Los músicos empiezan a discutir sobre la mecedora, que en sus líneas curvas genera la pregunta sobre cuantas mecidas debe tener para ser la requerida, sobre el peso que debe tener para no mecerse tanto, enseguida se sienta él, luego ella, con ella la mecedora se mueve justo lo necesario. Entonces ya en contacto, los bailarines se dan vuelo, en este espacio reducido sus cuerpos se despegan, el uno impulsando al otro, afectándose, influyéndose, logran estirarse y agruparse continuamente, para luego adoptar a la mecedora en su forma y en su ritmo pausado. Hacia la mitad de la obra, la pareja despega de las paredes cada uno estas rafias retorcidas que cuelgan, de pronto la música se detiene, la pareja se inmoviliza. Uno de los músicos se da cuenta de su poder y se lleva la bolsa de rafia que la mujer había desenrollado. Al reiniciar la música, la pareja no parece darse cuenta de los cambios, y continua su danza, enlazados por la rafia, como un gran anillo que los encadena. Ella parece no inmutarse del tiempo, su mirada es lejana y me transmite honestidad, pues aunque su rostro permanece neutro, no hay tensión en su gesto, su cuerpo adquiere un dinamismo desde sus pies hasta su cabeza, que me indica que ella posee una técnica conocida como Axis Syllabus, en la que el movimiento se basa en la distribución del peso de las distintas partes del cuerpo. Él posee presencia de tierra, su mirada es más cruda, más directa, pero se deja llevar por ella, se deja cargar, el gesto se da por la actitud que cobran sus manos y sus pies, y ambos se ven fuertes y seguros de las direcciones que van tomando, cual decisiones que se transmiten por el mero contacto. Ambos están ensimismados en su mundo, los músicos son un elemento extrínseco que juega con ellos, convirtiéndose en el puente que me permite acceder en esta atmosfera tan intima. El momento clave de la propuesta, lo que sería quizás la espina de la obra, se da cuando el dúo de bailarines toma la forma de la mecedora y los músicos intentan hacerlos mecer al unísono, pero llegan a la conclusión de que esto no será posible, pues cada uno tiene su tiempo personal.

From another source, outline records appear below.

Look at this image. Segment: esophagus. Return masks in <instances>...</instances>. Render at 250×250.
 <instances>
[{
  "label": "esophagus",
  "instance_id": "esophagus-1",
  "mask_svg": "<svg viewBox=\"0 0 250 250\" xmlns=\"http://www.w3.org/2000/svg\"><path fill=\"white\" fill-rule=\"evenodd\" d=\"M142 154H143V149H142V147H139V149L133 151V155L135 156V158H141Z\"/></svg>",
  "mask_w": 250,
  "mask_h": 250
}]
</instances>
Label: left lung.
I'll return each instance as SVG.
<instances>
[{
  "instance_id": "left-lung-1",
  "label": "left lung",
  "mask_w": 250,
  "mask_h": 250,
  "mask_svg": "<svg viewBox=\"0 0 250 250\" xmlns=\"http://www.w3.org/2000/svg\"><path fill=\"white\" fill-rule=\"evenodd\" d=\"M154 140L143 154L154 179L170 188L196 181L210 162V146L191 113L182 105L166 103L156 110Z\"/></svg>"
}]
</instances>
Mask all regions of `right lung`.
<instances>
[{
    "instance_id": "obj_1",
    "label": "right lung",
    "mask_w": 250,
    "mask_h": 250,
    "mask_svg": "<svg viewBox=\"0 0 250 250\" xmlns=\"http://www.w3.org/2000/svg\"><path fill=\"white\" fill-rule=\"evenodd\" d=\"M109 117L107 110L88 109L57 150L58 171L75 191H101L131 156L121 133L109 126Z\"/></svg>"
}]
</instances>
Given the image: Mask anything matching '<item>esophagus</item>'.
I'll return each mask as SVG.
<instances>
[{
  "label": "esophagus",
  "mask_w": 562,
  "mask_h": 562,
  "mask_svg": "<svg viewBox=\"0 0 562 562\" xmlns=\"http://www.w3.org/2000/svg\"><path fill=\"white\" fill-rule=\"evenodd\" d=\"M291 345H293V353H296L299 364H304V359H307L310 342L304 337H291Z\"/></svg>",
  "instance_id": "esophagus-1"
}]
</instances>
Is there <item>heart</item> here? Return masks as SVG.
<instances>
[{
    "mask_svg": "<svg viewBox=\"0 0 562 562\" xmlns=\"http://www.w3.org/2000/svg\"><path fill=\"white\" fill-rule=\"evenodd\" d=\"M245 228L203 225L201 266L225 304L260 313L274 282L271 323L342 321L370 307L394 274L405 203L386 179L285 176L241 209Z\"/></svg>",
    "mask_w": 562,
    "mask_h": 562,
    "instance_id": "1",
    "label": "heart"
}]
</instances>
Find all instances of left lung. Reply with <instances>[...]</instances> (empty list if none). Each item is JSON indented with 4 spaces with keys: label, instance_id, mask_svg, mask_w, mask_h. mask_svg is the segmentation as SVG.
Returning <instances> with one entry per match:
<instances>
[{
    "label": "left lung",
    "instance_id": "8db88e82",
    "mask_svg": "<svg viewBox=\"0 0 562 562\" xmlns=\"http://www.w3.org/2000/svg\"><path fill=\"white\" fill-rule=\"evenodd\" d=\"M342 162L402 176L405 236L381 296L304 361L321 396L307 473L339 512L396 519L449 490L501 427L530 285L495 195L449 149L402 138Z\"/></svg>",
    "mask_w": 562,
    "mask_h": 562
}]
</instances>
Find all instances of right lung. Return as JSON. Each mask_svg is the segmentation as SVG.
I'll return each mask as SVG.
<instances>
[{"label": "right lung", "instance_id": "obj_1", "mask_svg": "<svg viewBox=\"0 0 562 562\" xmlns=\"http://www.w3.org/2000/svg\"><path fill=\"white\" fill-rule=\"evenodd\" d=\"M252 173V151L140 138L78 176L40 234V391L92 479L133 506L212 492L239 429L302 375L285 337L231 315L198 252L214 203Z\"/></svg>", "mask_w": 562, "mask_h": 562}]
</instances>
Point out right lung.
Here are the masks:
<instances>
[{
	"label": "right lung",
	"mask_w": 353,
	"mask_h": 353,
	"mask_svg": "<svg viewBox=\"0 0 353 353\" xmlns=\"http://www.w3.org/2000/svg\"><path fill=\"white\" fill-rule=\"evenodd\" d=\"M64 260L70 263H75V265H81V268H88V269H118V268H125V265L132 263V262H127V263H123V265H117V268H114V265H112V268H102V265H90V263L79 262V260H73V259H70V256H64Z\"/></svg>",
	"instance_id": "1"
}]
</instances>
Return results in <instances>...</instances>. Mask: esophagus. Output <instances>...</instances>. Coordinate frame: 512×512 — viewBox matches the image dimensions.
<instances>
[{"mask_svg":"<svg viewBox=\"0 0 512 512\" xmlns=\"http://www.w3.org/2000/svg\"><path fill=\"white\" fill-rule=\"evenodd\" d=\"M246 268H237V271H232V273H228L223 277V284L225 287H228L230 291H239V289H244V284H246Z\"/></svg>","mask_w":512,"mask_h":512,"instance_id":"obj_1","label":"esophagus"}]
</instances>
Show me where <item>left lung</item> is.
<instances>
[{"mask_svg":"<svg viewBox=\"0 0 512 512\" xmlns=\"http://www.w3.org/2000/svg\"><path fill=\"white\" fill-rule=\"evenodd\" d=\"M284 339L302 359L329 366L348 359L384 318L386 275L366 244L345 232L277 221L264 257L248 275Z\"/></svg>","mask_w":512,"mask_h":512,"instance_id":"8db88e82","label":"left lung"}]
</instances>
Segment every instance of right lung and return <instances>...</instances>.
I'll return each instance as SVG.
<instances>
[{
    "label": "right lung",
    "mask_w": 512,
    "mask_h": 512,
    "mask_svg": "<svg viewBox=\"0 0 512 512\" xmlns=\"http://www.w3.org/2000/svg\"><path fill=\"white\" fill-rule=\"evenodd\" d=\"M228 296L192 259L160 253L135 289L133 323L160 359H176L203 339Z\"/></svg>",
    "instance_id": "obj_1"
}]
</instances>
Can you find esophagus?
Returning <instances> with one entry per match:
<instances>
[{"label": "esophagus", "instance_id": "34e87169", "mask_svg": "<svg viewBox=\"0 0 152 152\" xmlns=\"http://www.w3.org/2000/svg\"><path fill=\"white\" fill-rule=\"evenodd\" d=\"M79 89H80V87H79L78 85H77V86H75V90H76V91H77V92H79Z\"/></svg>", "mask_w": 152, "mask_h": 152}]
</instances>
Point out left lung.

De esta manera ambas parejas retoman sus lugares, la pareja al medio ensimismada en su burbuja de sonidos metálicos. Si bien no hay momentos de picos altos, pues no hay cambios radicales en cuanto a movimiento, sonido e iluminación, esto respalda el tema del tiempo propio, idea abstracta que se manifestó en mantener un flujo restringido versus un flujo continuo, reforzando la idea del vaivén, apoyándose en los sonidos que han ido captando la esencia de cada momento, variando sutilmente en intensidad, coincidiendo silencio con quietud, con movimientos que pasan por la doble altura para entregarse aterrizando deliciosamente en el suelo. Finalmente, se trata de una obra que ha mantenido coherencia en su totalidad, y esto me genera satisfacción, creo que este es un ejemplo de lo difícil que es respetar el mensaje, sin la necesidad de utilizar falsos recursos que a veces encuentro en el virtuosismo o en el gesto disforzado.